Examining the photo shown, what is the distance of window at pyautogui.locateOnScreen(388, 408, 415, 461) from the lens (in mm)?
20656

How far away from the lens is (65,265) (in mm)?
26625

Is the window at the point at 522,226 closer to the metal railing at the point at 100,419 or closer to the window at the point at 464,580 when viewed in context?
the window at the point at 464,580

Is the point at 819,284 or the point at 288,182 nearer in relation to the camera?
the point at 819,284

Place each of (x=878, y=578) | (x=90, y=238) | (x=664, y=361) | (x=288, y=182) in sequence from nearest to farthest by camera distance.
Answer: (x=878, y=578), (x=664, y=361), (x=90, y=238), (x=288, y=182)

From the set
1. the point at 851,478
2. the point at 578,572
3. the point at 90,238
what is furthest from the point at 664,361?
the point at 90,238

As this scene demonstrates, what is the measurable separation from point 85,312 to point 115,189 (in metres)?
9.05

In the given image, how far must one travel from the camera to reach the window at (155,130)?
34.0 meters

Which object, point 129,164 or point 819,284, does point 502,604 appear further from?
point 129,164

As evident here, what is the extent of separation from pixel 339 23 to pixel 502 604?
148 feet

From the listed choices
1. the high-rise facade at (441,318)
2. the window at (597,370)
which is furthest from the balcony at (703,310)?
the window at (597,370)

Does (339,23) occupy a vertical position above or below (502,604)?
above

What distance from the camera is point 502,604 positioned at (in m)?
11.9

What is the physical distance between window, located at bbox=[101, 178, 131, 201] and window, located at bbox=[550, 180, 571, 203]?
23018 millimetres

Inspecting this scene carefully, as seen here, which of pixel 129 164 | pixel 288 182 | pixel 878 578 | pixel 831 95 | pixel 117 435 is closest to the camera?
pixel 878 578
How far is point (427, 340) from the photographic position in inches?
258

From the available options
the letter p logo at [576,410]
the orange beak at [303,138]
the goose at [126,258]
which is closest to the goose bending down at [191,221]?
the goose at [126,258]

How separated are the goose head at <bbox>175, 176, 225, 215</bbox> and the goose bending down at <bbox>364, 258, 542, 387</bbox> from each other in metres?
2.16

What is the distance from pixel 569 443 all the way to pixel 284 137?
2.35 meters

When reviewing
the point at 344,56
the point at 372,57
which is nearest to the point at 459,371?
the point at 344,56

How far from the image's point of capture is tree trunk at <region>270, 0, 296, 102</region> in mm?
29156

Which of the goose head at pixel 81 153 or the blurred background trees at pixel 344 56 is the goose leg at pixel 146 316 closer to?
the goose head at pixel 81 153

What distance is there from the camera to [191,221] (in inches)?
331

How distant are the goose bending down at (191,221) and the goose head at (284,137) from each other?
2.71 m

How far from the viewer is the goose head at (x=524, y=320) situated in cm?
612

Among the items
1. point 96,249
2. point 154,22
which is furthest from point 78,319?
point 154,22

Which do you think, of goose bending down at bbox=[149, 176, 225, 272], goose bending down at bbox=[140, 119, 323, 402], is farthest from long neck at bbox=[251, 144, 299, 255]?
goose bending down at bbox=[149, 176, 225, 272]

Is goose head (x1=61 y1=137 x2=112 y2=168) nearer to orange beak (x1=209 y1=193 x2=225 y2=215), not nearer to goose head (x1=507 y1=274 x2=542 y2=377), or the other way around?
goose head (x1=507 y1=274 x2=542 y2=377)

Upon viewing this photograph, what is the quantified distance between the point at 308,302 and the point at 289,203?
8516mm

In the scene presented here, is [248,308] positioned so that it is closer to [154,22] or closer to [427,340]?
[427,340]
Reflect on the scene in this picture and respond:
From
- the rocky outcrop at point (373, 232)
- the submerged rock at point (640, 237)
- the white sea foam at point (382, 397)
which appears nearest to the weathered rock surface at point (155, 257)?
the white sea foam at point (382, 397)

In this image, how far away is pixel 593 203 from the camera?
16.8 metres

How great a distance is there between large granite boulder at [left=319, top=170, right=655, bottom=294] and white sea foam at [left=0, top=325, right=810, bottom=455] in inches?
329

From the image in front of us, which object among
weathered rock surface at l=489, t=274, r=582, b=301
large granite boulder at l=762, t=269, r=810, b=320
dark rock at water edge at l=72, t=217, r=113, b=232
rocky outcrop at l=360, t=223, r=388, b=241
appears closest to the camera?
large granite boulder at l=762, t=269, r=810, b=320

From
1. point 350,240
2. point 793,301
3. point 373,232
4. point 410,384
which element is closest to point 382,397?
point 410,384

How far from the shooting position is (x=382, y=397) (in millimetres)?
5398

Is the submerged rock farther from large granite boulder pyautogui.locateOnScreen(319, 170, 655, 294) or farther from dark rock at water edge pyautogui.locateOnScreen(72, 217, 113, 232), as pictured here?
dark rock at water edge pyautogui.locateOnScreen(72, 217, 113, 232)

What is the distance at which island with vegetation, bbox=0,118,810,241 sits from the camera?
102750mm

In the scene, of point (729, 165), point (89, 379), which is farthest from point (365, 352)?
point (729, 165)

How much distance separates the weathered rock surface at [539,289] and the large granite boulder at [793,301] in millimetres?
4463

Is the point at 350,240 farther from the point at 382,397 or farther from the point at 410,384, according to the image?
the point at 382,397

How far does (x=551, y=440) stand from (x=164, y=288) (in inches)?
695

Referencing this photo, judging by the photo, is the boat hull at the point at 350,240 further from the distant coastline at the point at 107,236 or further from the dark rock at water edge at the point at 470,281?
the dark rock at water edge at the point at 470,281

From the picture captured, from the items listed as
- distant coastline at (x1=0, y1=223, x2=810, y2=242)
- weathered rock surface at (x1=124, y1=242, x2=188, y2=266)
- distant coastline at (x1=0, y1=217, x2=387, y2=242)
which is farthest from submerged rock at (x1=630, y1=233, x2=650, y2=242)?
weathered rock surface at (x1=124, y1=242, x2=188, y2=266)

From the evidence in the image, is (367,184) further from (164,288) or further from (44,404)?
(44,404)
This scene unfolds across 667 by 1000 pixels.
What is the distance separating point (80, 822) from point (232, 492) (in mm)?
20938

※

[Task statement]:
Reproduce the lines from the one containing "From the picture" to the end of the entries, keeping both ends and adding nothing.

[Task response]:
From the picture captured, from the items listed as
- distant coastline at (x1=0, y1=223, x2=810, y2=242)
- weathered rock surface at (x1=124, y1=242, x2=188, y2=266)
- distant coastline at (x1=0, y1=217, x2=387, y2=242)
which is farthest from submerged rock at (x1=630, y1=233, x2=650, y2=242)?
weathered rock surface at (x1=124, y1=242, x2=188, y2=266)

From the evidence in the image, is (367,184) further from (164,288) or further from (44,404)?
(44,404)
This scene unfolds across 667 by 1000 pixels.
What is the distance separating point (80, 822) from point (232, 492) (in mm)?
20938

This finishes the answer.